Тяга его к литературе оставалась, однако, прежняя: как только «Отечественные Записки» перешли (с 1 января 1868 г.) под редакцию Некрасова, С. сделался одним из самых усердных их сотрудников, а в июне 1868 г. окончательно покинул службу и сделался одним из главных сотрудников и руководителей журнала, официальным редактором которого стал десять лет спустя, после смерти Некрасова. Пока существовали «Отечественный Записки», т. е. до 1884 г., С. работал исключительно для них.
После запрещения «Отечественных Записок» С. помещал свои произведения преимущественно в «Вестнике Европы»; отдельно «Пестрые письма» и «Мелочи жизни» были изданы при жизни автора (1886 и 1887), «Пошехонская старина» – уже после его смерти, в 1890 г.
Здоровье С., расшатанное еще с половины 70-х годов, было глубоко потрясено запрещением «Отечественных Записок». Впечатление, произведенное на него этим событием, изображено им самим с большою силой в одной из сказок («Приключение с Крамольниковым», который «однажды утром, проснувшись, совершенно явственно ощутил, что его нет») и в первом «Пестром письме», начинающемся словами: «несколько месяцев тому назад я совершенно неожиданно лишился употребления языка»… Редакционной работой С. занимался неутомимо и страстно, живо принимая к сердцу все касающееся журнала. Окруженный людьми ему симпатичными и с ним солидарными, С. чувствовал себя, благодаря «Отечественным Запискам», в постоянном общении с читателями, на постоянной, если можно так выразиться, службе у литературы, которую он так горячо любил и которой посвятил, в «Круглом годе», такой чудный хвалебный гимн (письмо С. к сыну, написанное незадолго до смерти, оканчивается словами: «паче всего люби родную литературу и звание литератора предпочитай всякому другому»).
Незаменимой утратой был для него, поэтому, разрыв непосредственной связи между ним и публикой. С. знал, что «читатель-друг» по-прежнему существует – но этот читатель «заробел, затерялся в толпе и дознаться, где именно он находится, довольно трудно». Мысль об одиночестве, «оброшенности» удручает. его все больше и больше, обостряемая физическими страданиями и в свою очередь обостряющая их. «Болен я, – восклицает он в первой главе «Мелочей жизни», – невыносимо. Недуг впился в меня всеми когтями и не выпускает из них. Изможденное тело ничего не может ему противопоставить».

__СОХРАНЕННЫЕ ДАННЫЕ__.
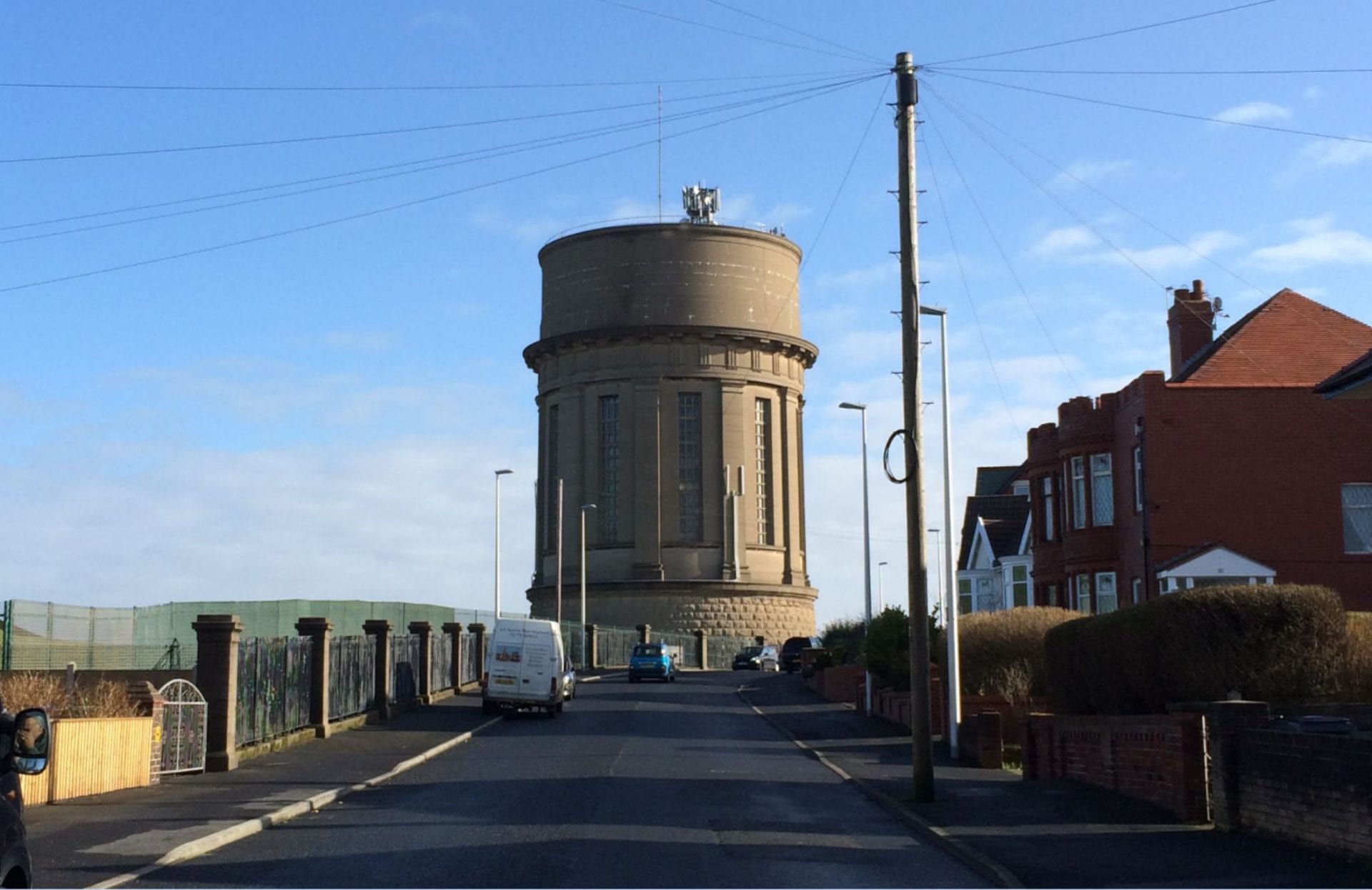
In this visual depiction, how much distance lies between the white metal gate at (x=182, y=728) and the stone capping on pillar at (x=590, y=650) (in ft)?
169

__ЗАДАНИЯ__.
A - Процитируйте фрагмент об «Отечественных Записках» дословно, начиная со слов «Тяга его к литературе» и заканчивая словами «исключительно для них.».
B - Почему, согласно фрагменту об «Отечественных Записках», разрыв непосредственной связи с публикой стал для С. незаменимой утратой? Ответьте в одном–трех предложениях.
C - Напишите продолжение фрагмента об «Отечественных Записках», начиная после его последнего предложения.

__ОТВЕТЫ__.
A -
Тяга его к литературе оставалась, однако, прежняя: как только «Отечественные Записки» перешли (с 1 января 1868 г.) под редакцию Некрасова, С. сделался одним из самых усердных их сотрудников, а в июне 1868 г. окончательно покинул службу и сделался одним из главных сотрудников и руководителей журнала, официальным редактором которого стал десять лет спустя, после смерти Некрасова. Пока существовали «Отечественный Записки», т. е. до 1884 г., С. работал исключительно для них.

B - Благодаря «Отечественным Запискам» С. был окружен симпатичными и солидарными с ним людьми. Он чувствовал себя в постоянном общении с читателями, на постоянной службе у литературы, которую горячо любил. После запрещения журнала эта связь прервалась.

C -
Последние его годы были медленной агонией, но он не переставал писать, пока мог держать перо, и его творчество оставалось до конца сильным и свободным; «Пошехонская старина» ни в чем не уступает его лучшим произведениям. Незадолго до смерти он начал новый труд, об основной мысли которого можно составить себе понятие уже по его заглавию: «Забытые слова» («Были, знаете, слова, – сказал Салтыков Н.К. Михайловскому незадолго до смерти – ну, совесть, отечество, человечество, другие там еще… А теперь потрудитесь-ка из поискать!.. Надо же напомнить!»…).
Он умер 28 апреля 1889 г. и погребен 2 мая, согласно его желанию, на Волковом кладбище, рядом с Тургеневым.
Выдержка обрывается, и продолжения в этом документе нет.